> _ARTICLE_
===============
Damn i was going to use that one. Anywho i love every word that comes from GLaDos.


----------



## Twitchtail (Jan 17, 2008)

I have a new favourite, the opening line of The Darkness:
"I remember the night of my twenty-first birthday. That was the first time I died."
I just started playing that game a second time through, and the voice acting is bloody awesome in it. Very good scripting.


----------



## NerdyMunk (Jan 17, 2008)

lance.f said:
			
		

> Edward ff4> you spoony bard
> Peach mario 3 ''thank you mario but our princess is in another castle ha ha just kidding bye bye''
> 
> Whats yers ^v^


To the left!
To the right!
To the skies!
Shaaake your booty!
===============
> _AVAILABLE RECORDS_
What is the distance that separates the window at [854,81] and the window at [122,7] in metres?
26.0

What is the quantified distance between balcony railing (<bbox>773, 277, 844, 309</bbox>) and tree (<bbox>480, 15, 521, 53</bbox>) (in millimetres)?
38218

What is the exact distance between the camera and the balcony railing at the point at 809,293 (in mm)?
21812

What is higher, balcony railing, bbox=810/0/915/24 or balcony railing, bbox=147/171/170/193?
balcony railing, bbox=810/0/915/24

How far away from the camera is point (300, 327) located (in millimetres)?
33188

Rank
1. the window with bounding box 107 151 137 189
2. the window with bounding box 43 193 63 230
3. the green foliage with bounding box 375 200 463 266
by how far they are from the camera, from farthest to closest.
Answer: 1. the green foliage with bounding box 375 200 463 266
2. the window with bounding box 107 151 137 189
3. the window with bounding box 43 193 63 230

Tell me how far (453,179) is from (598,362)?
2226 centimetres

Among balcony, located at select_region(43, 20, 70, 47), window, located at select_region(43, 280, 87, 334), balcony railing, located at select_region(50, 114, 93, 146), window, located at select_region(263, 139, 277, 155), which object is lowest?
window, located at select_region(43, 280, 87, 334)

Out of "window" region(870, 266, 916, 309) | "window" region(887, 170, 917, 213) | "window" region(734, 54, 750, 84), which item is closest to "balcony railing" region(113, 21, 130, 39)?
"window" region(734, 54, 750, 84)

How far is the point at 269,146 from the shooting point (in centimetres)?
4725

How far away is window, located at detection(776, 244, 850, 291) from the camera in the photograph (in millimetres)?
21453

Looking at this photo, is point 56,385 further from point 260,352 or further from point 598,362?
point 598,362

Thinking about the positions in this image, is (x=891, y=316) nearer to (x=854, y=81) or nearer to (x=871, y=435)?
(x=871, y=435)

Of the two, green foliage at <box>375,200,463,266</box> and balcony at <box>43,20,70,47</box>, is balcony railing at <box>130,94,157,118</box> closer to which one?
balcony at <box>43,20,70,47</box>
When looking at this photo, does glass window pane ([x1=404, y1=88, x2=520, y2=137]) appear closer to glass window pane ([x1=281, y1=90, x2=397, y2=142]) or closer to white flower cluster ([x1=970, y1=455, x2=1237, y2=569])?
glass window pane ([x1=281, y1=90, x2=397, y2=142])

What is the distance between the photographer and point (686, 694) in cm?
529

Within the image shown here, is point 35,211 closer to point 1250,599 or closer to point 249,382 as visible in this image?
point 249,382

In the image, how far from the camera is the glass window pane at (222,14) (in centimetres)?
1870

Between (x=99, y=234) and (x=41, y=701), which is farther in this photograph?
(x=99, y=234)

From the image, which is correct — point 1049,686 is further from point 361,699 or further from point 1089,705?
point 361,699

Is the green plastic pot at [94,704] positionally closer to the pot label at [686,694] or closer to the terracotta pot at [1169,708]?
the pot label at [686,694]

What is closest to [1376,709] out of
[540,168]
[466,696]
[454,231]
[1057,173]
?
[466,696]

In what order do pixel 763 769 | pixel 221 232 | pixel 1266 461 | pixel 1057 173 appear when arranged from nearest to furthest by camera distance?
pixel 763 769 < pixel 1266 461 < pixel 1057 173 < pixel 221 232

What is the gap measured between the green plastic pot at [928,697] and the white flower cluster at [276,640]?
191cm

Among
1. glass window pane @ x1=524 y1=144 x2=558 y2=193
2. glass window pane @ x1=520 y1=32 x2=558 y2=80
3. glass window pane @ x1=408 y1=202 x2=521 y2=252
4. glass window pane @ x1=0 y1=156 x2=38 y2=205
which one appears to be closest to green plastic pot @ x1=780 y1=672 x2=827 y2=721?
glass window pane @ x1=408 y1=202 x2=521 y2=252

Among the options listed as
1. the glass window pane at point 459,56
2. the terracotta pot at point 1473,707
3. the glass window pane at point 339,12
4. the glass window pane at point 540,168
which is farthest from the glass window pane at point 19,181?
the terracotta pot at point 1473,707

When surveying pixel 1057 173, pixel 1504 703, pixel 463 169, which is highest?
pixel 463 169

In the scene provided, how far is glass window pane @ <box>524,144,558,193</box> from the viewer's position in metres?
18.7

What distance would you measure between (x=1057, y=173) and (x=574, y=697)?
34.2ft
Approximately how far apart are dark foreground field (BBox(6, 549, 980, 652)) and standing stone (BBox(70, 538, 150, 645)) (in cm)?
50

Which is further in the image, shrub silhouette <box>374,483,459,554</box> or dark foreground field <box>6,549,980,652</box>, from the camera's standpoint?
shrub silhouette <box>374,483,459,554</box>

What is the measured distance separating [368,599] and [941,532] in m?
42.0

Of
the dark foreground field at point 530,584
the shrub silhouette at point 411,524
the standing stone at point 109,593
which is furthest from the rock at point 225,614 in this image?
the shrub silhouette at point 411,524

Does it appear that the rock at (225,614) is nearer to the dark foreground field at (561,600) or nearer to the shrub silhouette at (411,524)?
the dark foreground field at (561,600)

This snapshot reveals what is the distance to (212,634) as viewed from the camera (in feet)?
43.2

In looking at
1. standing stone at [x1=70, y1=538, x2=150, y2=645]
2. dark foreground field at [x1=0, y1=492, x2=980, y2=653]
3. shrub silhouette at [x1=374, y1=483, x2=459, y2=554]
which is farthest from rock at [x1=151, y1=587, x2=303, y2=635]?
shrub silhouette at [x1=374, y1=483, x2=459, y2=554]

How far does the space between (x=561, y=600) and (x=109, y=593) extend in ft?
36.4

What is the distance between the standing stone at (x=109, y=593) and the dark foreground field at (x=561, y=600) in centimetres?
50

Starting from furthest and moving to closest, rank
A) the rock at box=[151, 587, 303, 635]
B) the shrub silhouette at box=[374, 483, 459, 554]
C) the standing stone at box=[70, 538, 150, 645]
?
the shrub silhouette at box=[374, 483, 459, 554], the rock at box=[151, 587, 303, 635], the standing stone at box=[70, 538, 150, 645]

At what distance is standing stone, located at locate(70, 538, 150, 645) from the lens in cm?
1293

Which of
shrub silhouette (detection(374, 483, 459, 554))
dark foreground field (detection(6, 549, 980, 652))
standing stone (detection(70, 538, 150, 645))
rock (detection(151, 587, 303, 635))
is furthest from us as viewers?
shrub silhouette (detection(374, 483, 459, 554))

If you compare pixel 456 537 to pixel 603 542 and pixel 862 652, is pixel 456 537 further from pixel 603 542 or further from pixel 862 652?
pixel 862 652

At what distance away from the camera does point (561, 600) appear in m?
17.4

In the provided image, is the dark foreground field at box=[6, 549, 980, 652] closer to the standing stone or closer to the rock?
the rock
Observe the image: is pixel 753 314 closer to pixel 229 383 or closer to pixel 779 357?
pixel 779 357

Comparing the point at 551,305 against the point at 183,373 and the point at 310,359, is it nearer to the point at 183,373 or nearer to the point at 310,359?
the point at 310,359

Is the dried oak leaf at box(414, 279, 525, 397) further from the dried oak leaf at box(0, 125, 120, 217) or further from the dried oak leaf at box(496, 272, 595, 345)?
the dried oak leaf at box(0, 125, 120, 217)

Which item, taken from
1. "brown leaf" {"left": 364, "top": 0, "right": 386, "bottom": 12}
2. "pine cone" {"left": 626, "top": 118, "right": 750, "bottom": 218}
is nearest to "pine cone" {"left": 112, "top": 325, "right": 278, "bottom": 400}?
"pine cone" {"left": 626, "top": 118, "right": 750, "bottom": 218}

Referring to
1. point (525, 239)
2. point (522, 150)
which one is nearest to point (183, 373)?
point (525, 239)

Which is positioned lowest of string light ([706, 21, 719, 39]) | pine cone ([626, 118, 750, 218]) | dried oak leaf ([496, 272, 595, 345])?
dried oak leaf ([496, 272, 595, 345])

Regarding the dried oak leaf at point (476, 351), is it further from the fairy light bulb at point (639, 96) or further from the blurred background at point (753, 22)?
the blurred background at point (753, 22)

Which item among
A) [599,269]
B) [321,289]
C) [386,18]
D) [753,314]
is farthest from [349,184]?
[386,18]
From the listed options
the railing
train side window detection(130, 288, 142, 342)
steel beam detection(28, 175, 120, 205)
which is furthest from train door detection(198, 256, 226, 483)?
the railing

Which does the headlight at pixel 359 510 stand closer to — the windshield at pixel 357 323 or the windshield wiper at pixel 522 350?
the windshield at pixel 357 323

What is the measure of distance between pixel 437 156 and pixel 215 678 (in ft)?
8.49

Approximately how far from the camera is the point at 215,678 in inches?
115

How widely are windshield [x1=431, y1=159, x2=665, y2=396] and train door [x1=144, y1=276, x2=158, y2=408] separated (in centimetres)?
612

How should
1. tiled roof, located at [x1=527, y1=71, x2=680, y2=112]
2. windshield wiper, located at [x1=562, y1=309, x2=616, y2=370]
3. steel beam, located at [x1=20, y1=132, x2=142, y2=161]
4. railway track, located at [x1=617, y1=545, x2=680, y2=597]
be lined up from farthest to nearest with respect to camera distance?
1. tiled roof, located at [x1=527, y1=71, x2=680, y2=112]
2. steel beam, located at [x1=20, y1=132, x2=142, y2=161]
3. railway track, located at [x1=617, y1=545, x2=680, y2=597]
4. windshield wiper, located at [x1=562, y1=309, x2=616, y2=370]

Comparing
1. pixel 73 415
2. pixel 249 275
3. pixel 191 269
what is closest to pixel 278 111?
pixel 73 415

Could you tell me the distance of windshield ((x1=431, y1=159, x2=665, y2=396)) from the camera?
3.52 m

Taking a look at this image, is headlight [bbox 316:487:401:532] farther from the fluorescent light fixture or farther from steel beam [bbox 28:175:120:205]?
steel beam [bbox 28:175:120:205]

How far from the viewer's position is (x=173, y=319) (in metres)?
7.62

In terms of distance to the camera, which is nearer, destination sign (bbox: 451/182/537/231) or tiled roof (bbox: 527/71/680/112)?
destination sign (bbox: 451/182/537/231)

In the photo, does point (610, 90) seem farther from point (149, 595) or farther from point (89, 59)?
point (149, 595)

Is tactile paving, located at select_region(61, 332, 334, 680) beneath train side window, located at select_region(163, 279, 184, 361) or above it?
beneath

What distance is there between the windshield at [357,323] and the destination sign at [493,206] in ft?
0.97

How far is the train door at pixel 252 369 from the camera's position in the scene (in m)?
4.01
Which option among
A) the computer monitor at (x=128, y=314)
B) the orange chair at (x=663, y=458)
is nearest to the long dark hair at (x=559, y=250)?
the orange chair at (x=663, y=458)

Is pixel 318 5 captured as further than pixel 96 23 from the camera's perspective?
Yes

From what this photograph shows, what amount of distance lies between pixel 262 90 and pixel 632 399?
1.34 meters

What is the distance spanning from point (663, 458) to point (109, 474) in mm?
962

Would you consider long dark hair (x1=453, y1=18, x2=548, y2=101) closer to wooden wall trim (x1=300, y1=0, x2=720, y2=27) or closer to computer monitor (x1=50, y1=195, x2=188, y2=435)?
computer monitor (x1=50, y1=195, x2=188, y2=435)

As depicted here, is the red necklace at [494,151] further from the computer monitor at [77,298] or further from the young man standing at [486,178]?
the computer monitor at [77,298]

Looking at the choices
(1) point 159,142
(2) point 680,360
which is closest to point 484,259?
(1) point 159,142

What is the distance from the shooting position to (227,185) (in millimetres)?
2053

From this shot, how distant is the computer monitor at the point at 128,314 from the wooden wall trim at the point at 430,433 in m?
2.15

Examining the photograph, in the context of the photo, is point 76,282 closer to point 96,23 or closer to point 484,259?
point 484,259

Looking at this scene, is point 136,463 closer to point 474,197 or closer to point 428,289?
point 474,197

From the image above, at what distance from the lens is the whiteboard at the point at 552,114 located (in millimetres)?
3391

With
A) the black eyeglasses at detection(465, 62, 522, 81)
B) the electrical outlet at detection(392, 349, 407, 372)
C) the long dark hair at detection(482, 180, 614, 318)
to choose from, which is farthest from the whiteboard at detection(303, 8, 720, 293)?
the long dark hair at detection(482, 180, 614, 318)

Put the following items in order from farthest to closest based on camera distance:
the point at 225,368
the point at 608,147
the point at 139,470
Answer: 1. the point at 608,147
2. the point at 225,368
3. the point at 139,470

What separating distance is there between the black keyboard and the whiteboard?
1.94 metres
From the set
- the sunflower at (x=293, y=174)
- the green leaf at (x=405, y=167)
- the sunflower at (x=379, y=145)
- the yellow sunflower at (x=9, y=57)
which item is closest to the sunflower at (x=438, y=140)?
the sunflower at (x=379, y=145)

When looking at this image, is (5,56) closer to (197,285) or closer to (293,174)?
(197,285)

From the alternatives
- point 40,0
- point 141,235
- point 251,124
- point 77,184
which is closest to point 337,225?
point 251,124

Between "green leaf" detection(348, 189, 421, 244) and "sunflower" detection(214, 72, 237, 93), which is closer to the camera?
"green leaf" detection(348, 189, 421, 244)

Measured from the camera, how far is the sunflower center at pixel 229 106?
===============
> _DIRECTION 1_
In the records, from the line containing "When looking at this image, is" through the end of the records, inclusive, substitute "lens" for "camera" and give those lines again with everything else unchanged.
> _DIRECTION 2_
Pick up the forum thread on favorite video game quotes after its last line and continue it.
The text and the records were taken from unrelated sources.

> _TASK RESULT 1_
When looking at this image, is (5,56) closer to (197,285) or closer to (293,174)?
(197,285)

From the alternatives
- point 40,0
- point 141,235
- point 251,124
- point 77,184
which is closest to point 337,225?
point 251,124

Between "green leaf" detection(348, 189, 421, 244) and "sunflower" detection(214, 72, 237, 93), which is closer to the lens?
"green leaf" detection(348, 189, 421, 244)

Measured from the lens, how far is the sunflower center at pixel 229 106?

> _TASK RESULT 2_
Quote from: Ratchet and Clank Future: Tools of Destruction when you have to activate a door and the pirates in the background direct you in the jig. The lines here are exactly what they say. Cracks me up every time! XD


----------



## AlexX (Jan 17, 2008)

> You there! In the bushes! You have until the count of five before I start throwing sharp objects.
> 
> One... Two... Four...


By Volke from Fire Emblem: Path of Radiance


----------



## JAK3ST3RB (Jan 18, 2008)

Dr. Isaac Kleiner: Never fear, Gordon, she's de-beaked and completely harmless. The worst she might do is attempt to couple with your head. Fruitlessly!

made me giggle


----------



## apocolypse (Jan 21, 2008)

"once you pull the pin mister grenade isnt your freind any more"
one of a call of dutys


----------



## Gol22 (Jan 22, 2008)

"I'm drivin."
"F*$# you, i'm driving."  - Army of Two

"I got a question for you Abby. How many lesbian snipers does it take to knock down a wall?"
"Hey Abby! Now you know what its like to have a man inside you!" -Delgado, Jericho


----------



## Rhainor (Jan 22, 2008)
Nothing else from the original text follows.